> **Task inputs**:

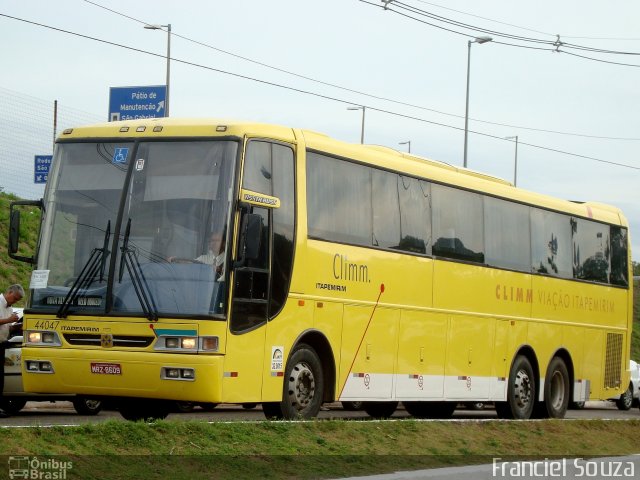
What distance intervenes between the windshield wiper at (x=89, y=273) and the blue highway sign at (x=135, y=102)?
71.0 feet

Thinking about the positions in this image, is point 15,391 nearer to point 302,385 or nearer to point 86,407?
point 86,407

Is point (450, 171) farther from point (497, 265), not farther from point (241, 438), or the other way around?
point (241, 438)

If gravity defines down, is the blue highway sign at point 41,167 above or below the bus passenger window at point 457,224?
above

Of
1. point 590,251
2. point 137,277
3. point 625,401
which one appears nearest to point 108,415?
point 137,277

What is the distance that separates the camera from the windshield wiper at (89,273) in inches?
613

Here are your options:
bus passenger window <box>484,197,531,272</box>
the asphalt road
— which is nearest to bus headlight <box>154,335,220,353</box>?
the asphalt road

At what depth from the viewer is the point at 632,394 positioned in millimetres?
37938

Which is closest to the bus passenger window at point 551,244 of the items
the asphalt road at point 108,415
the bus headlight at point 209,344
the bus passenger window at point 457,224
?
the bus passenger window at point 457,224

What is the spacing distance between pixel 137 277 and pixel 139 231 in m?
0.55

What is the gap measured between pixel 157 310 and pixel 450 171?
316 inches

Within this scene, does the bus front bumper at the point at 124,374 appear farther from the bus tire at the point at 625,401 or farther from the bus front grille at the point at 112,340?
the bus tire at the point at 625,401

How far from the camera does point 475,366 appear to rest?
21781 mm

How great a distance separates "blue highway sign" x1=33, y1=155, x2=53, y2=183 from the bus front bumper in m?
15.6

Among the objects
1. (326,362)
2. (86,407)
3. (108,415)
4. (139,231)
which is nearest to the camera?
(139,231)
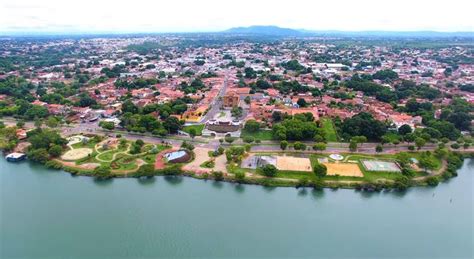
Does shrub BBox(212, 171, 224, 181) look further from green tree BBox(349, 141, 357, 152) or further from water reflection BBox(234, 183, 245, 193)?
green tree BBox(349, 141, 357, 152)

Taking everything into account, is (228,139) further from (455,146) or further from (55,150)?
(455,146)

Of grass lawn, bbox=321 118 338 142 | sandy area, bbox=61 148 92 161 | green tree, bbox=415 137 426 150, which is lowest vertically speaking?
sandy area, bbox=61 148 92 161

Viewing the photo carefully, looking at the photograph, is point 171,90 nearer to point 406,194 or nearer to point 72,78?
point 72,78

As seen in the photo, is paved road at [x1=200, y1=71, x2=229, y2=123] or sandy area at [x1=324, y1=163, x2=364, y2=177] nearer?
sandy area at [x1=324, y1=163, x2=364, y2=177]

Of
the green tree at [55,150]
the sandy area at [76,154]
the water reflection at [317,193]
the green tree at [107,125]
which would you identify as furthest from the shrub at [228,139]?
the green tree at [55,150]

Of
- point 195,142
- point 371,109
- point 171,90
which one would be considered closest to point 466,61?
point 371,109

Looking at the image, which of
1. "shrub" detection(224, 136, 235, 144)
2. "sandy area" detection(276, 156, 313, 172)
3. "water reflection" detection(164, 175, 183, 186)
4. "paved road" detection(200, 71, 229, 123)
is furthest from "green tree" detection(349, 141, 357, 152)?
"paved road" detection(200, 71, 229, 123)
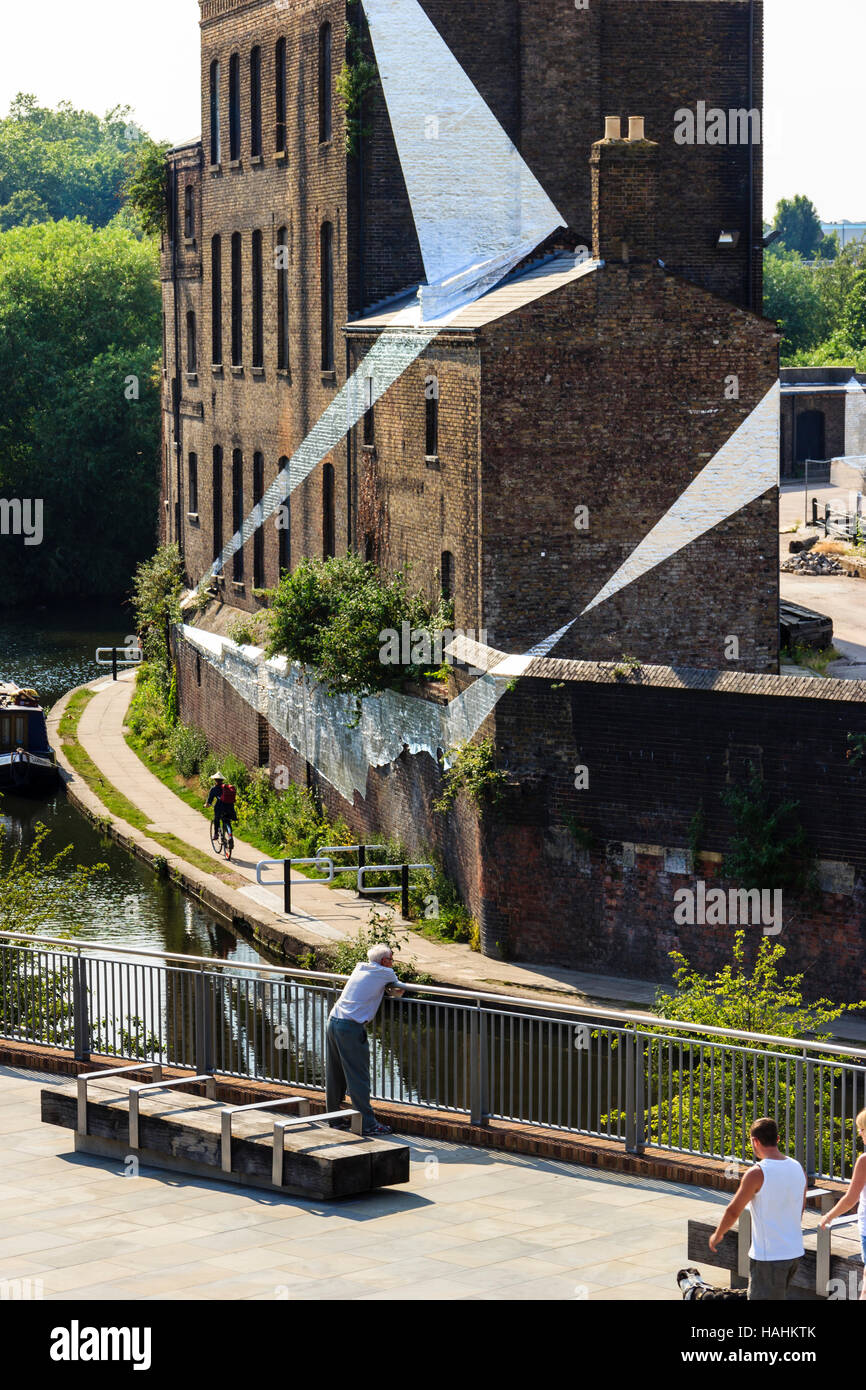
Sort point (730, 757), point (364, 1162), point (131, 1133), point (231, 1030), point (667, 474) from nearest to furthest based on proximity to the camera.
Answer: point (364, 1162)
point (131, 1133)
point (231, 1030)
point (730, 757)
point (667, 474)

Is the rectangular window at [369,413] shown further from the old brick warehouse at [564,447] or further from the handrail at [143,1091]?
the handrail at [143,1091]

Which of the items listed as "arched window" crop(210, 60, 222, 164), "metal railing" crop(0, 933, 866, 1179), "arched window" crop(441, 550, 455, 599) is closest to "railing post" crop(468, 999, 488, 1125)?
"metal railing" crop(0, 933, 866, 1179)

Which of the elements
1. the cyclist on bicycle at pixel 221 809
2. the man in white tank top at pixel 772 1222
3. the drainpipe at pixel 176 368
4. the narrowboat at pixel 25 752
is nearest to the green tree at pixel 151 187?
the drainpipe at pixel 176 368

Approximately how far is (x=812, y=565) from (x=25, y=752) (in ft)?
62.0

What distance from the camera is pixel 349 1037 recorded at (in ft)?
43.9

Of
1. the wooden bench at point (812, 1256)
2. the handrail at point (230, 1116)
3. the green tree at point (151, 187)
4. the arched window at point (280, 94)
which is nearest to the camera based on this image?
the wooden bench at point (812, 1256)

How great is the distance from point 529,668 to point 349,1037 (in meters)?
11.6

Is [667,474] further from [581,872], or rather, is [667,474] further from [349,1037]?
[349,1037]

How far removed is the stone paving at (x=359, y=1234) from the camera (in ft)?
34.8

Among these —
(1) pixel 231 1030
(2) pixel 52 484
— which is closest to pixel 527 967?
(1) pixel 231 1030

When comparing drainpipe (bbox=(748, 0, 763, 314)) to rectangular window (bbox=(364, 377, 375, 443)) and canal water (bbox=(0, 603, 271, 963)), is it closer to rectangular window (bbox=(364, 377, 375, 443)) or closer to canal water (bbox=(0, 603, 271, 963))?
rectangular window (bbox=(364, 377, 375, 443))

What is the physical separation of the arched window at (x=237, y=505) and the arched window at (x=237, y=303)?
192cm
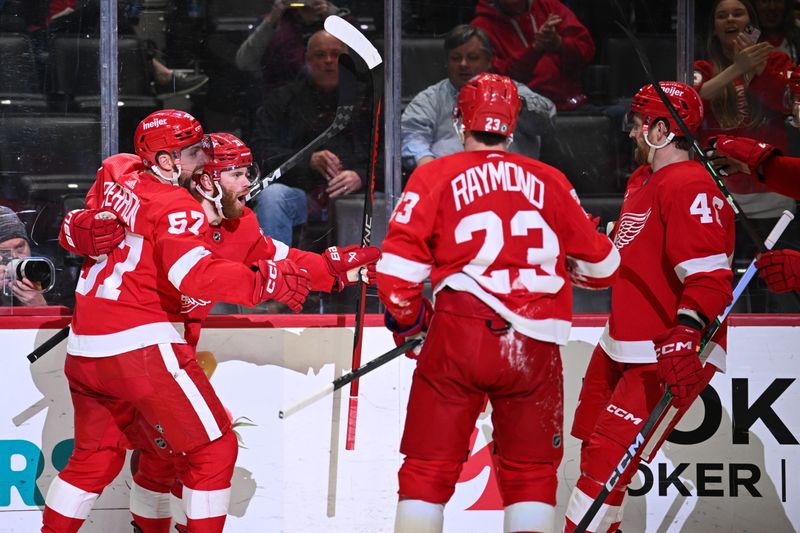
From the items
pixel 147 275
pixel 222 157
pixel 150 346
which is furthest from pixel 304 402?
pixel 222 157

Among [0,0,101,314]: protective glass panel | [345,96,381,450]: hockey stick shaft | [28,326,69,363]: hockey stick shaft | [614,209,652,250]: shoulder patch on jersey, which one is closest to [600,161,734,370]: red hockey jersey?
[614,209,652,250]: shoulder patch on jersey

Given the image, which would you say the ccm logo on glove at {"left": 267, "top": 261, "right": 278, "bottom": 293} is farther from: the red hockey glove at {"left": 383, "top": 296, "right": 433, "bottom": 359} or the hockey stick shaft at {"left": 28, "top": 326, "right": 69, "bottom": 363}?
the hockey stick shaft at {"left": 28, "top": 326, "right": 69, "bottom": 363}

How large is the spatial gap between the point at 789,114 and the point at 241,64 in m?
2.11

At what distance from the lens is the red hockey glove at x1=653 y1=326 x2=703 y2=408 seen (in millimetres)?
2977

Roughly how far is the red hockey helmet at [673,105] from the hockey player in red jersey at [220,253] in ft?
3.26

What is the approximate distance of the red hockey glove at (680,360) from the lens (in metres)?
2.98

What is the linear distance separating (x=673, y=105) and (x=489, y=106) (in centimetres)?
85

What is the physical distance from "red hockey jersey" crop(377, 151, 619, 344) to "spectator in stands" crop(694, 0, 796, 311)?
5.51ft

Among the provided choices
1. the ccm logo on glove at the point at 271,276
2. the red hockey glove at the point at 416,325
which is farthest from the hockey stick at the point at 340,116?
the red hockey glove at the point at 416,325

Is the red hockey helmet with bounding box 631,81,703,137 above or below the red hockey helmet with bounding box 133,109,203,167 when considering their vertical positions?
above

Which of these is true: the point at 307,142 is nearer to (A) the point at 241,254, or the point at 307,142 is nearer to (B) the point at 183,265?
(A) the point at 241,254

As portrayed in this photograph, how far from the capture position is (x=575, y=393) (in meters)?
3.77

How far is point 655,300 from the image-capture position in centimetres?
322

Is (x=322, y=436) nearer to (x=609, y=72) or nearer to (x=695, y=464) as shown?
(x=695, y=464)
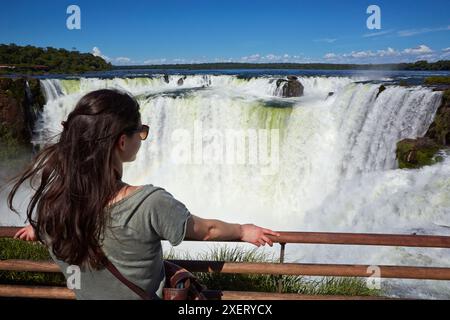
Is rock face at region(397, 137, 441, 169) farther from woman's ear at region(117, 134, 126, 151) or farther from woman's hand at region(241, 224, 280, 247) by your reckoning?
woman's ear at region(117, 134, 126, 151)

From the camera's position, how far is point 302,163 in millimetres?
11664

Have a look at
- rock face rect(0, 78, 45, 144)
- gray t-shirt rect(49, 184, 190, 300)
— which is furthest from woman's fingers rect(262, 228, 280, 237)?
rock face rect(0, 78, 45, 144)

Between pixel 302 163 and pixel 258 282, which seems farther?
pixel 302 163

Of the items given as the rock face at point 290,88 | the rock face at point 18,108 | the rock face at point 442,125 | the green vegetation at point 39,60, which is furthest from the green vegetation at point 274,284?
the green vegetation at point 39,60

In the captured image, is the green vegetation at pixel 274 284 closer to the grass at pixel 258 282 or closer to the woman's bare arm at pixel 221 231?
the grass at pixel 258 282

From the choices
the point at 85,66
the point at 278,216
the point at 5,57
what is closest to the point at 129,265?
the point at 278,216

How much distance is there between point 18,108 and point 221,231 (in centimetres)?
1557

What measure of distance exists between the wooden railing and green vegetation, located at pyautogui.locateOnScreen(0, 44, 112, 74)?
30328 mm

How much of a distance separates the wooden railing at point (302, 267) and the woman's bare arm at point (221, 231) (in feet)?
0.79

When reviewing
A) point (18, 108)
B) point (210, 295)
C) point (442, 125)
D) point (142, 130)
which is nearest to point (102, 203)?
point (142, 130)

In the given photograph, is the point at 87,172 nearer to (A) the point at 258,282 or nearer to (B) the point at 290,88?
(A) the point at 258,282

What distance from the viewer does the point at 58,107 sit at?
1581cm

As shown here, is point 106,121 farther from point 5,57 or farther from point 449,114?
point 5,57
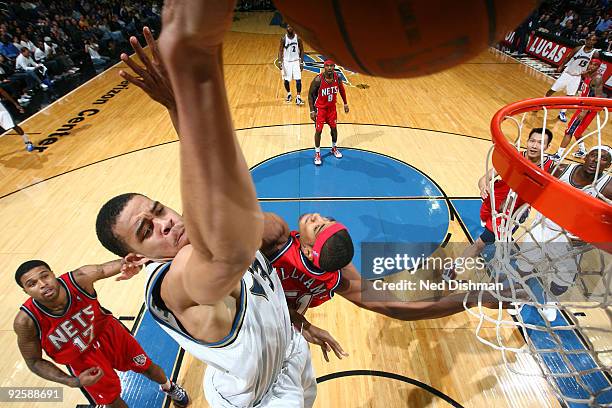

> **What the task asks**: Set down again, word for word, every line from the one containing "What distance from the viewer" through the end of the entries, both ends included. Leave the pictures out.

> **Response to the task**:
What distance from the viewer does the point at 58,107 sit at?
1581cm

As shown here, is point 106,121 farther from point 5,57 or farther from point 449,114?
point 5,57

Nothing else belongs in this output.